Ohio State’s jump isn’t as extreme (22 this year, 19 last year), but their NFL-style coordinator was hired back in 2016, and the group has gotten worse every year under him.
That point about talent being misused, or not living up to its full potential, may be the strongest bond between Ohio State now and Florida then. With Luke Fickell at the helm of the defense, it always felt like Ohio State’s D was playing up to their ability, and it was the same thing at Florida with Charlie Strong. However, when Fickell was replaced by Greg Schiano, and Strong by Teryl Austin, the issues of underperforming started to creep in.
“When they players on that team [2010] and the personalities on that team were loyal to a coach or a coordinator, you were really able to get the best out of them, and Teryl Austin was not able to get the best out of that unit,” Johnson said.
Six of the starters on that Florida defense went on to play in the NFL. When looking at Ohio State in 2018, it’s pretty easy to see at least six starters on this current defense playing at the next level, even with the loss of Nick Bosa. That makes the general ineptitude we’ve seen this season even more frustrating, and makes the comparisons to Florida even more apt.
Meyer’s health
The thing hanging over all of this, the biggest comparison to be made between Urban Meyer’s final years at Florida, and his current situation at Ohio State is, of course, Meyer’s health problems. At Florida, those problems revolved around chest pains that hospitalized the head coach several times, and ultimately forced him into resignation after the 2010 season.
Now, Meyer is dealing with have another health scare. The coach collapsed on the sidelines in Ohio State’s game against Indiana with what was later described as a significant headache. He’s looked visibly uncomfortable all season long, and seems to be lacking the energy he usually brings to his work. On top of that, he’s now revealed that the impact of this brain cyst that he received surgery for in 2014 are not improving.

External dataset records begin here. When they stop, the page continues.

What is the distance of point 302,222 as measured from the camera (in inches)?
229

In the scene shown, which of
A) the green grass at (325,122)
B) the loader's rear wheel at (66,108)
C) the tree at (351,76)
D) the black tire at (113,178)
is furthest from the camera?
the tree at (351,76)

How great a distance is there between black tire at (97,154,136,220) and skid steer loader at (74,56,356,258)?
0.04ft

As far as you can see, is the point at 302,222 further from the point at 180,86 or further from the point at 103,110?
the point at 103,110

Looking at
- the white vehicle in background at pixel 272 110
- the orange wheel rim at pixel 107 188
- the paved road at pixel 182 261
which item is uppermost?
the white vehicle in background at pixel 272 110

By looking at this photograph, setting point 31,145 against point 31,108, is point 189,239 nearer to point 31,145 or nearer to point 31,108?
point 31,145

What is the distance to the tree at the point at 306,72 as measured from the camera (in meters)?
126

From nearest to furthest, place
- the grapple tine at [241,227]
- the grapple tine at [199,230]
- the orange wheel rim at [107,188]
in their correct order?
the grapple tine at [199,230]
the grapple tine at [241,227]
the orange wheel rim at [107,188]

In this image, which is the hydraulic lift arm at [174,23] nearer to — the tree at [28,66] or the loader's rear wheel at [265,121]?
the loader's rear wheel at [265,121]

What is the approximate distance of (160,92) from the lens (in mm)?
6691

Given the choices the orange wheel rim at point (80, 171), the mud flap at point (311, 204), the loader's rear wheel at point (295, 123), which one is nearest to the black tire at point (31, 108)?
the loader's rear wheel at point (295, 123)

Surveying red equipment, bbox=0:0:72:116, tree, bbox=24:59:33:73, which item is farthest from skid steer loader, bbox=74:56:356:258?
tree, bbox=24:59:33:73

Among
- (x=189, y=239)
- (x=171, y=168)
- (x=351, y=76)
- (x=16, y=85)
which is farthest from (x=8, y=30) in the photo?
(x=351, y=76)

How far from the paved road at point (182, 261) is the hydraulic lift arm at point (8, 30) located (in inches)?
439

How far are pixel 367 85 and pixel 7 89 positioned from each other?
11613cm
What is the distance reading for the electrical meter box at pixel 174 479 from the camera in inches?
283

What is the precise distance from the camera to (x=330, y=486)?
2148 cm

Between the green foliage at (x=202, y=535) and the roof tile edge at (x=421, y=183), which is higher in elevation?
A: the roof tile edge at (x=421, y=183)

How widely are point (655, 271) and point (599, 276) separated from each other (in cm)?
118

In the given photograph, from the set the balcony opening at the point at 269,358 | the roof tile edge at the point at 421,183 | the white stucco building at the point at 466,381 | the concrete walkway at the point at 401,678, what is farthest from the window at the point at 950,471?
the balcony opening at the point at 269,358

While Urban said that he wants to coach for as long as he can, and claimed that he would be back next season, this all feels so familiar. The on-field struggles. The elite recruits not playing up to potential. The offseason scandal. It’s hard to shake the thought that Meyer may be gone from Ohio State sooner rather than later.
When he says that he wants to coach for as long as he can, there’s no way of knowing how sustainable that is. There’s no way of knowing if his condition will continue to get worse, which would in turn impact his ability to coach, as well as, more importantly, put him in potentially serious danger.

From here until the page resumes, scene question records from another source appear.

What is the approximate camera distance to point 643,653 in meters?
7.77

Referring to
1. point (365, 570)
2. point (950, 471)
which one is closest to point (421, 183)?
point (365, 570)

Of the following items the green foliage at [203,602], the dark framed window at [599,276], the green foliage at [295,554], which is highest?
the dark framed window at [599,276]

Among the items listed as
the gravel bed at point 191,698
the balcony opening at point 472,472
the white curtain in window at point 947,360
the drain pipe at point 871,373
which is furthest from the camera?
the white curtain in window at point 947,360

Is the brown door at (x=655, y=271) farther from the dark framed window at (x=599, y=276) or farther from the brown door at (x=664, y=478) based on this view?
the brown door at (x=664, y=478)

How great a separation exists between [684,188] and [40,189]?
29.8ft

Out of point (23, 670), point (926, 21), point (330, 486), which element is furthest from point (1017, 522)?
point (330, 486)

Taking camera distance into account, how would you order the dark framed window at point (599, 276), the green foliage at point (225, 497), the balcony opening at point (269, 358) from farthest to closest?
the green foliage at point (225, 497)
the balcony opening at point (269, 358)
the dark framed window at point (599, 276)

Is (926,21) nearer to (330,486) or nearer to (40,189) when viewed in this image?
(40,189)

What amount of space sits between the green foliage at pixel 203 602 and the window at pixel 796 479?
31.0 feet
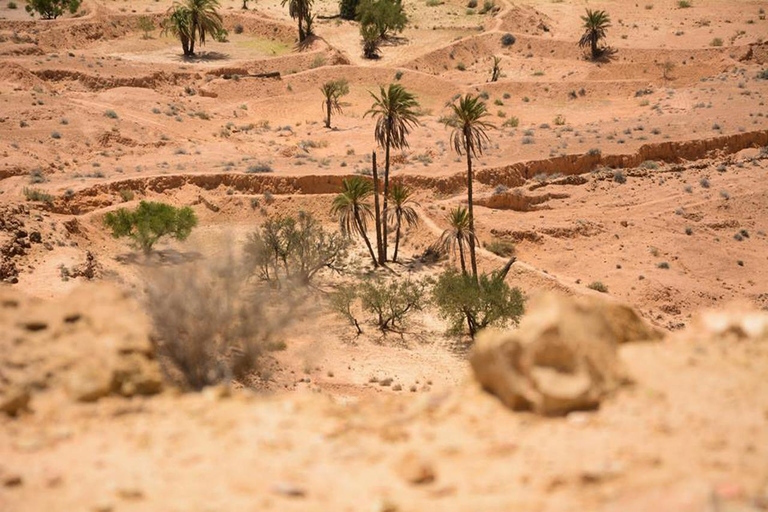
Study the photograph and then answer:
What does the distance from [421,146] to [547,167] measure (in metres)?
6.49

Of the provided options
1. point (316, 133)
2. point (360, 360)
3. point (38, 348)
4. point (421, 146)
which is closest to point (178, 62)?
point (316, 133)

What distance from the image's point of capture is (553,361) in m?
7.71

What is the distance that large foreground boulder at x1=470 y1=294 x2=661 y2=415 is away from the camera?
7.68 m

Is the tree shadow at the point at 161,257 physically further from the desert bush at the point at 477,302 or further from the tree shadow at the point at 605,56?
the tree shadow at the point at 605,56

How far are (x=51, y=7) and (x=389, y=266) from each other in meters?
43.7

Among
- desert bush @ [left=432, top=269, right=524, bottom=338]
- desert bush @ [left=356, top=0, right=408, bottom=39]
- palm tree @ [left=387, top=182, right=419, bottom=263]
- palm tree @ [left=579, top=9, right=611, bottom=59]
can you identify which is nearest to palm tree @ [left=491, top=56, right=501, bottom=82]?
palm tree @ [left=579, top=9, right=611, bottom=59]

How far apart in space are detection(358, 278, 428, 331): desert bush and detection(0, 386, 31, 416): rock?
60.0 feet

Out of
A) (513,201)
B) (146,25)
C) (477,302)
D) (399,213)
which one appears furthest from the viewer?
(146,25)

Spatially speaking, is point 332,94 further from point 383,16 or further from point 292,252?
point 292,252

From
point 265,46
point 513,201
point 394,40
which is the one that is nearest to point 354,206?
point 513,201

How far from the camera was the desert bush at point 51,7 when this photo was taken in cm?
6294

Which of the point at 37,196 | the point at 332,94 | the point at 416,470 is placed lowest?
the point at 37,196

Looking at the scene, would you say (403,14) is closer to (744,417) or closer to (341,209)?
(341,209)

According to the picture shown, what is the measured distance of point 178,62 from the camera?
58000 mm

None of this is new. Meyer’s approach to football has always been so high energy, so high intensity. He throws himself fully into a job, and spends more time than almost anyone else trying to make everything in his program perfect. The hours spent recruiting, the hours spent watching film, the pressure he brings upon himself with the level of play he expects from his teams, it all adds up to an amount of stress that I’m not sure anyone can handle.
It all came crashing down at Florida, because Meyer stayed too long and tried to fix problems all at once that would’ve taken (and did take) several years to address.

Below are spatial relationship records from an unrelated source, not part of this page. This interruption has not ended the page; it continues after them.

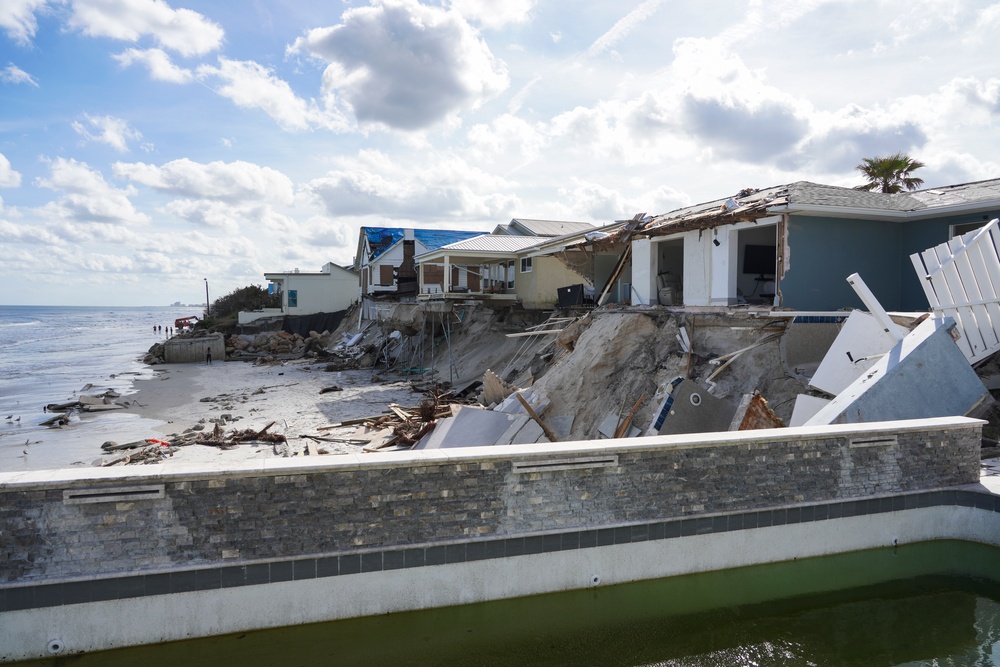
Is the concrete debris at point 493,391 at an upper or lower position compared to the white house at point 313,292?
lower

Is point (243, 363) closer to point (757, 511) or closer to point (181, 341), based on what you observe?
point (181, 341)

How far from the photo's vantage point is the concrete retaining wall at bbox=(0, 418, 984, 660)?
5.14 metres

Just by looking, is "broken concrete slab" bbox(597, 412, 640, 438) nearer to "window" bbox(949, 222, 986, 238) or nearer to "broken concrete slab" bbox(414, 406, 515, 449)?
"broken concrete slab" bbox(414, 406, 515, 449)

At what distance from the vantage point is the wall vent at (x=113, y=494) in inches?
201

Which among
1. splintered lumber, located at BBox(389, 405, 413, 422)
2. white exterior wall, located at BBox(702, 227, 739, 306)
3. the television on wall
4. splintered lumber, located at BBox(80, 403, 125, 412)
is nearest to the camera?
white exterior wall, located at BBox(702, 227, 739, 306)

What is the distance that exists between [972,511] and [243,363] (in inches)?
1443

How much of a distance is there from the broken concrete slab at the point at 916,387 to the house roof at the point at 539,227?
2532cm

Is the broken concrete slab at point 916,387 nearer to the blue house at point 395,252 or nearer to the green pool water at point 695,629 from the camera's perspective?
the green pool water at point 695,629

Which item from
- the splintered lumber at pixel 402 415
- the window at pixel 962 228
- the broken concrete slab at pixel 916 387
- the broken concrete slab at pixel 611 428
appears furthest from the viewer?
the splintered lumber at pixel 402 415

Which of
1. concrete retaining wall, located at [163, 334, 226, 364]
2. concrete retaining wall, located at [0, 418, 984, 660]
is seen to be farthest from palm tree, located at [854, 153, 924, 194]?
concrete retaining wall, located at [163, 334, 226, 364]

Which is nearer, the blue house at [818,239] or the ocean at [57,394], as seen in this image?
the blue house at [818,239]

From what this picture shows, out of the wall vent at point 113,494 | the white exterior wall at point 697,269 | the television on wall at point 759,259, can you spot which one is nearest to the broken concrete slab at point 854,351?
the white exterior wall at point 697,269

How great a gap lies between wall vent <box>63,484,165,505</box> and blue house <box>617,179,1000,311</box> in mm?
12830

With that in mind, and with Meyer’s history as it is, maybe a retirement at the end of the season wouldn’t be the worst thing in the world for Meyer or for Ohio State. He’s done excellent things in Columbus. He brought the Buckeyes a title, and one of the most enjoyable postseason runs I can remember. He’s won more games in a shorter amount of time than any Buckeye coach ever has. His legacy will forever live on in Columbus as one of the best coaches in school history.
However, no matter how great the coach, everyone has a time. Everyone has to move on eventually. With his grip on the team seemingly slipping, the growing pile of missed hires on the coaching staff, and a less than impressive recruiting class this year, it feels like we’ve seen this story before, and that Meyer’s time at Ohio State just might be coming to an end.